■ **SELECTED EXTRACT**
——
I checked that out too. They said one guy was living near the KY, TN border or somewhere like that, and I immediately thought of you. Is it really that remote back in there? Isn't there a town at least every 10 miles or so? I don't see anyone living outside the Rockies or Alaska as a "mountain man."


----------



## Sarah G

Pale Rider said:


> strollingbones said:
> 
> 
> 
> so last night i am flipping around the tube...when i see this show.....about mountain men....and i hit info....it says one of the men is from nc....i assume they are talking abotu down around panther town and all...but no its turtle island.....they showed a bear...a snake...all these scarey things....the dude is talking about how the rain will keep them from planting khale and they have provisions for the winter....so on and so for...
> 
> the reality:
> 
> Turtle Island Preserve - Official Site
> 
> Eustace Conway is the man behind the curtain....what a fucking hoot.....
> 
> hell the bear and snake even scared me.....
> 
> 
> 
> 
> I checked that out too. They said one guy was living on near the KY, TN border or somewhere like that, and I immediately thought of you. Is it really that remote back in there? Isn't there a town at least every 10 miles or so? I don't see anyone living outside the Rockies or Alaska as a "mountain man."
Click to expand...


Wait, you're saying this isn't real?  Shit.  This is the History channel.


----------



## strollingbones

no its not that remote....if you watch carefully when they scan the skyline....look to the left and you will see a 10 story high rise condo building called sugar top...they sell firewood to locals...how hard to you think it is to get back there?


----------



## Sarah G

strollingbones said:


> no its not that remote....if you watch carefully when they scan the skyline....look to the left and you will see a 10 story high rise condo building called sugar top...they sell firewood to locals...how hard to you think it is to get back there?



I'm crushed.


----------



## strollingbones

i was laughing too hard to be crushed....


----------



## 007

I think they're trying to hard with some of these "reality shows." They're looking pretty pathetic.

Bring back "Hogan's Heroes" and "The Man From Uncle."


----------



## Sarah G

strollingbones said:


> i was laughing too hard to be crushed....



I still have the recordings, I'm going to watch again and look more closely.


----------



## Dont Taz Me Bro

You should watch Lizard Lick Towing.  That's in North Carolina too, not too far from Raleigh, I think.  That show is chock full of crazy rednecks.  It's hilarious.


----------



## Sarah G

Have you seen Swamp People?  Ever since the success of Hatfields and McCoys, I've seen a bunch of these come on the scene.  Back country interest.


----------



## Sarah G

Dont Taz Me Bro said:


> You should watch Lizard Lick Towing.  That's in North Carolina too, not too far from Raleigh, I think.  That show is chock full of crazy rednecks.  It's hilarious.



That must be on Bravo or some other channel.  I just looked to record it and couldn't find it on The History Channel.


----------



## strollingbones

i have seen lizard lick towing.....why is it always nc?  why?


----------



## teapartysamurai

Dont Taz Me Bro said:


> You should watch Lizard Lick Towing. That's in North Carolina too, not too far from Raleigh, I think. That show is chock full of crazy rednecks. It's hilarious.


 
You know that stuff is all fake don't you?
——
■ **RAW DATA**
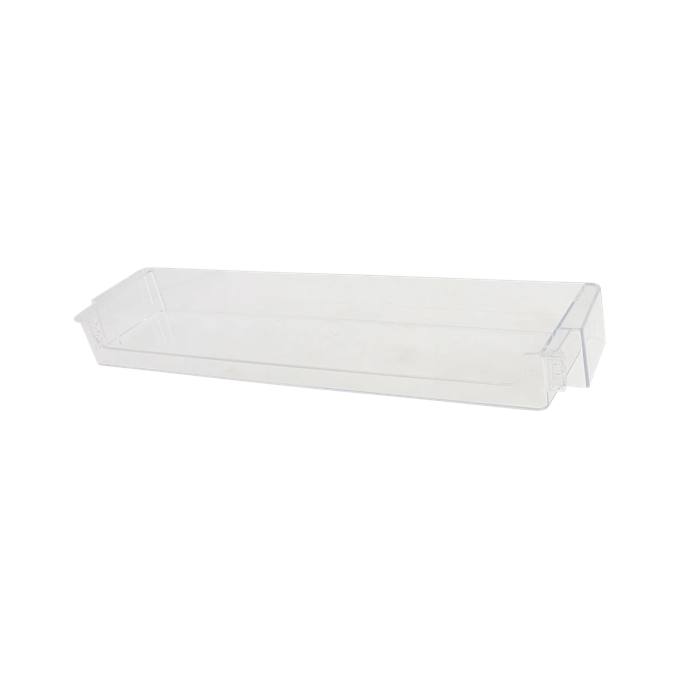 door shelf, grey, 489*119*90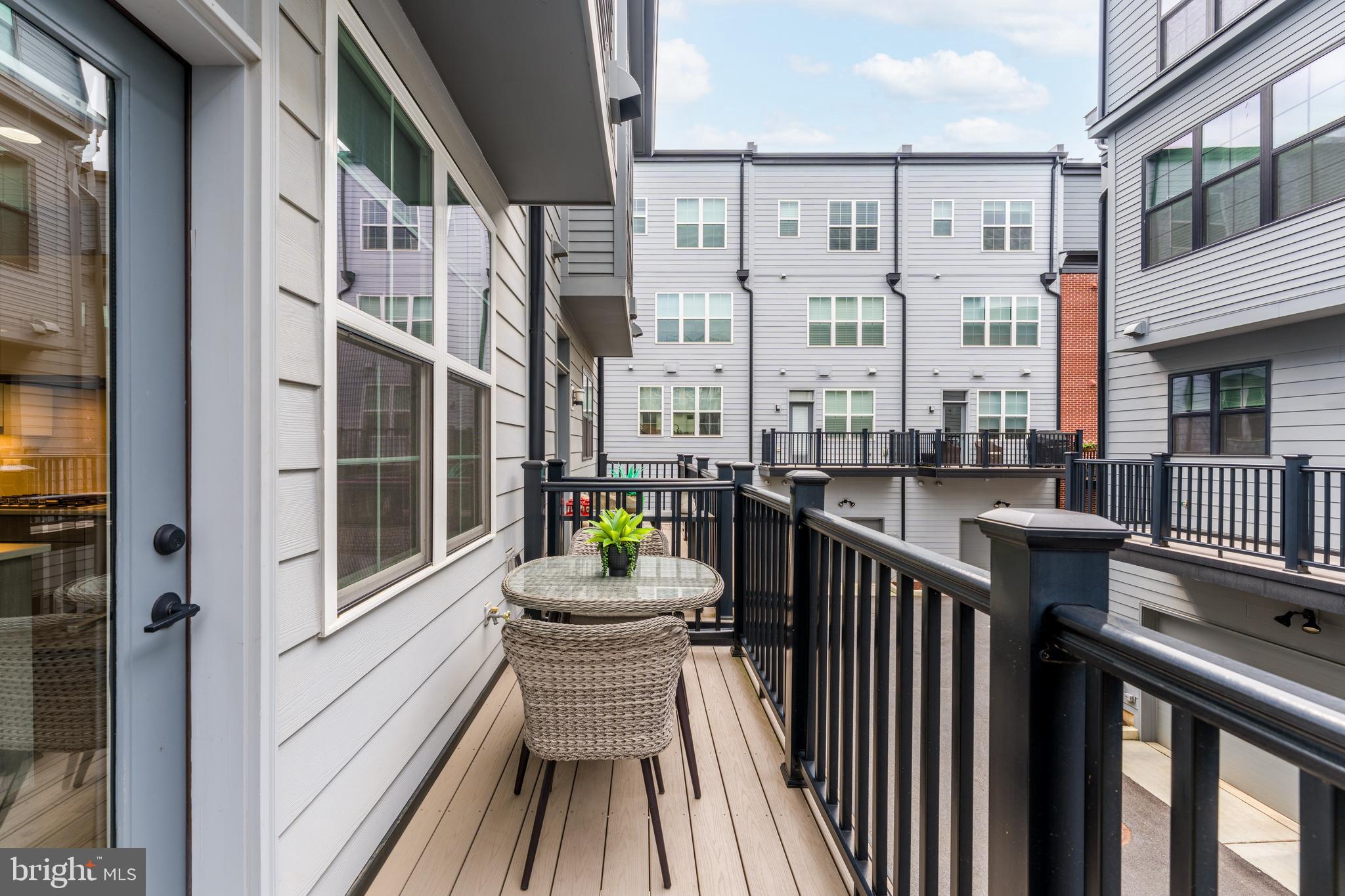 11303 Reston Station Boulevard Reston, VA 20190 - Photo 18 of 41
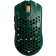 Finalmouse ULX Prophecy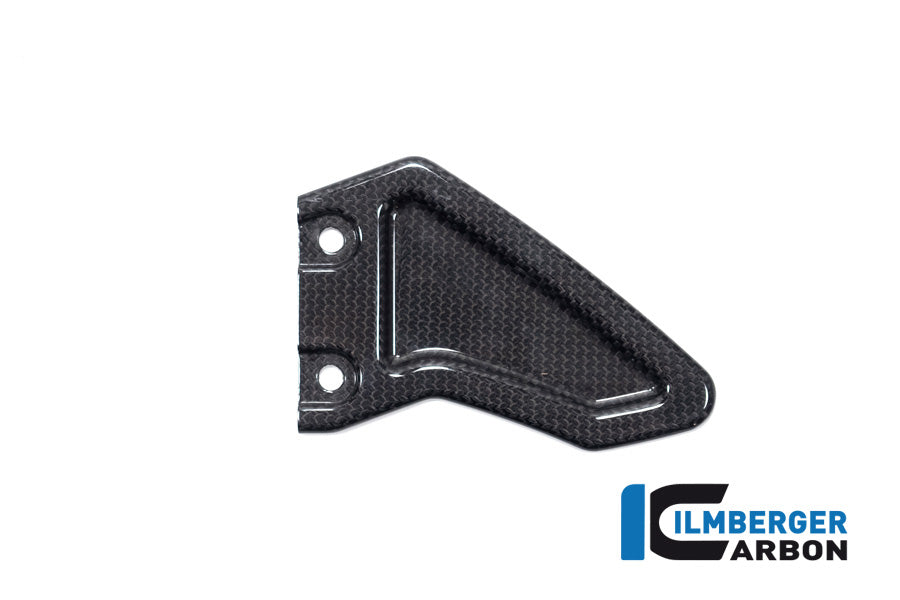 Heel guard left CBR 1000 RR-R/SP 2020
——
■ **TASK A**
Summarize the forum thread about the mountain-man reality show in two sentences.
■ **TASK B**
In the forum thread about the mountain-man reality show, what is the name of the condo building that strollingbones says can be seen on the skyline?
■ **TASK C**
Pick up the forum thread about the mountain-man reality show where it stops, and write the next post.
None of the data is needed here.

■ **RESPONSE BOX A**
Forum members discuss a History Channel show about mountain men, and strollingbones says the North Carolina setting, Turtle Island, is not remote, since a ten-story condo building called Sugar Top is visible on the skyline. The talk then moves to other reality shows such as Lizard Lick Towing and Swamp People, and the last post says that such material is all fake.

■ **RESPONSE BOX B**
Sugar Top.

■ **RESPONSE BOX C**
I mean ALL those shows on TruTV (except maybe World Dumbest Criminals, because that's from Police Dash Cams and Security Footage) are FAKE.

You tube is all over this.  They have fights and the microphones that are on the guys that they are fighting are exposed.  

I mean there are LAWS that repo people have to observe.  You can't fight and do all that stuff they show on tht show.  It's as fake as wrestling.

Hardcore Pawn is the same way.  Just type in "hardcore pawn fake" into youtube to get the videos of microphones falling out during fights and stuff like that.  It's FAKE!  

None of that stuff is real.


----------



## Dont Taz Me Bro

Sarah G said:


> Dont Taz Me Bro said:
> 
> 
> 
> You should watch Lizard Lick Towing.  That's in North Carolina too, not too far from Raleigh, I think.  That show is chock full of crazy rednecks.  It's hilarious.
> 
> 
> 
> 
> That must be on Bravo or some other channel.  I just looked to record it and couldn't find it on The History Channel.
Click to expand...


I think it's on Tru TV?


----------



## Sarah G

teapartysamurai said:


> Dont Taz Me Bro said:
> 
> 
> 
> You should watch Lizard Lick Towing. That's in North Carolina too, not too far from Raleigh, I think. That show is chock full of crazy rednecks. It's hilarious.
> 
> 
> 
> 
> You know that stuff is all fake don't you?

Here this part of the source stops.